**DOCUMENT EXCERPT:**
______

Origin PC Corp.
- Company type: Subsidiary
- Industry: Computer hardware
- Founded: 2009; 17 years ago
- Headquarters: Miami, Florida, U.S.
- Key people: Kevin Wasielewski, (Chief Executive Officer) ; Richard Cary, (President) ; Hector Penton, (Chief Operating Officer) ;
- Products: Custom Desktops Custom Laptops
- Parent: Corsair Gaming, Inc.
- Website: www.originpc.com

= Origin PC =

Custom PC manufacturer

Origin PC Corp. is a custom personal computer manufacturing company located in Miami, Florida. Founded by former Alienware employees in 2009, Origin PC assembles high-performance gaming and professional-use desktop and laptop computers from third-party components.

==History==
Soon after the acquisition of Alienware by Dell, former executives Kevin Wasielewski, Richard Cary, and Hector Penton formed Origin PC in Miami, Florida. The company states that the name Origin came from the company's intention to get back to the roots of building custom, high-performance computers for gamers and hardware enthusiasts. Origin PC's first products were the GENESIS desktop and the EON18 laptop. In 2014, Origin PC announced a new line of EVO series laptops.

______

**GIVEN RECORDS:**
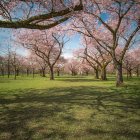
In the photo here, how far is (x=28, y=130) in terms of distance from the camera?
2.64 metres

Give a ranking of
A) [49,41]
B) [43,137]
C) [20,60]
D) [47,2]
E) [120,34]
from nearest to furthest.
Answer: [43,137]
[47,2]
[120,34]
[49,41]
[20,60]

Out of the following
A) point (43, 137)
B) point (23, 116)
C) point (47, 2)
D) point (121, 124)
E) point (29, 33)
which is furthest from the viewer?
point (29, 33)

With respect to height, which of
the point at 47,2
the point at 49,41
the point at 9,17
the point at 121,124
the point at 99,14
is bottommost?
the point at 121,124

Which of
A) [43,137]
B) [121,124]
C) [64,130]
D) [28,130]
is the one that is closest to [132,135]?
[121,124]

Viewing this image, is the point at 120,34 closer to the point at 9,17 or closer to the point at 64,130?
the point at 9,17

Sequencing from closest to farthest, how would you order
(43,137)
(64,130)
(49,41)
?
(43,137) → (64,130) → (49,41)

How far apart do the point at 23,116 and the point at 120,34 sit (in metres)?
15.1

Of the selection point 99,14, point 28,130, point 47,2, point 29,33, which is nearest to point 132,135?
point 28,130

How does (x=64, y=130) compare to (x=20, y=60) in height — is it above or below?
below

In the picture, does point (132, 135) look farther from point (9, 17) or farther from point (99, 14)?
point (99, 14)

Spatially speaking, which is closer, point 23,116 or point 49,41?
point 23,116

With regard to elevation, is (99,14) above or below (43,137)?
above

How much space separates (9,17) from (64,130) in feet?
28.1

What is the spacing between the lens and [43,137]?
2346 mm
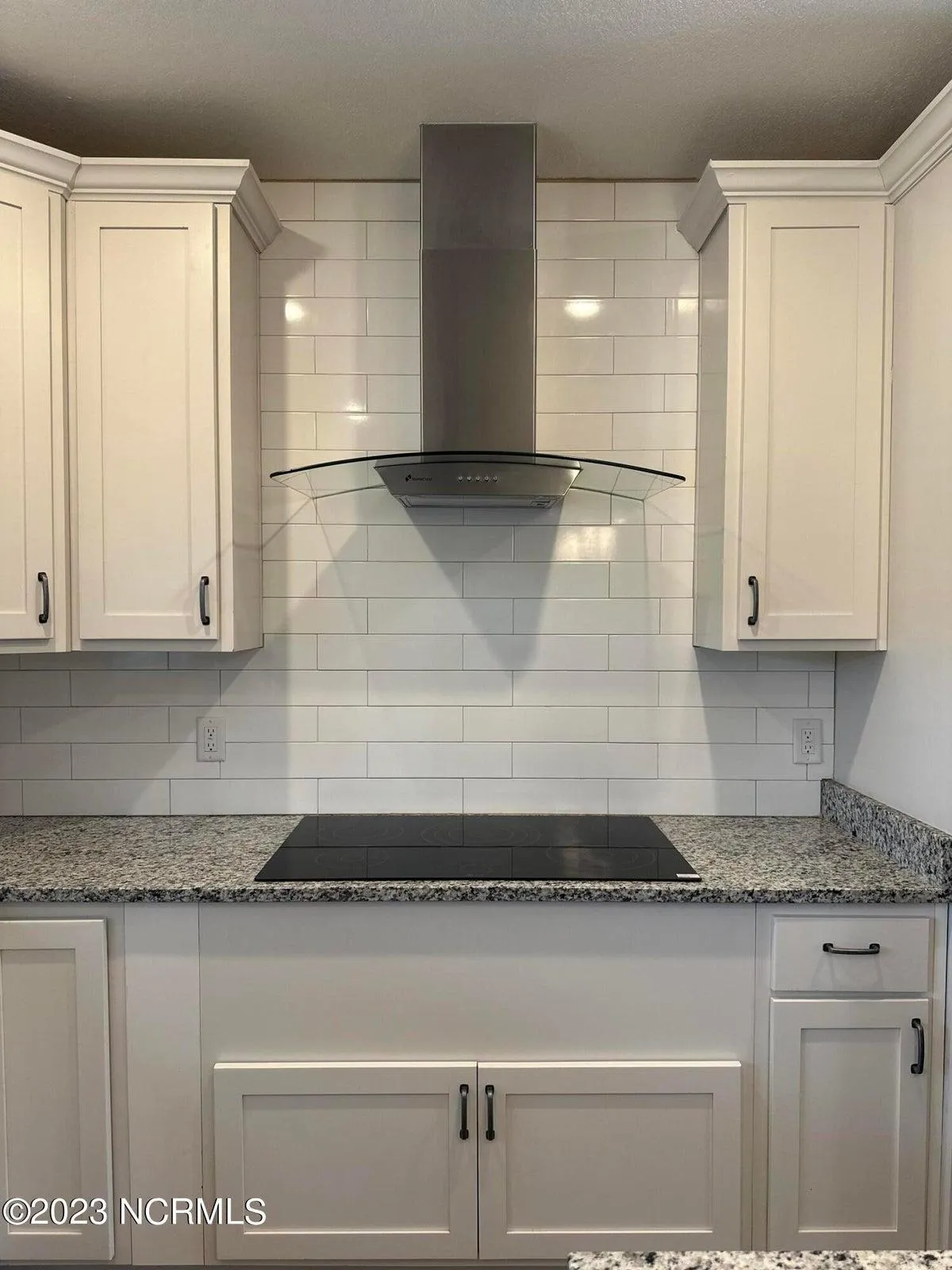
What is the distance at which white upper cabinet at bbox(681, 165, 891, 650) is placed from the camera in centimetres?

______

**WHAT TO DO:** Quote the Origin PC article word for word, starting with "- Company type: Subsidiary" and going on through "Corsair Gaming, Inc.".

**REPLY TO THE EXERCISE:**
- Company type: Subsidiary
- Industry: Computer hardware
- Founded: 2009; 17 years ago
- Headquarters: Miami, Florida, U.S.
- Key people: Kevin Wasielewski, (Chief Executive Officer) ; Richard Cary, (President) ; Hector Penton, (Chief Operating Officer) ;
- Products: Custom Desktops Custom Laptops
- Parent: Corsair Gaming, Inc.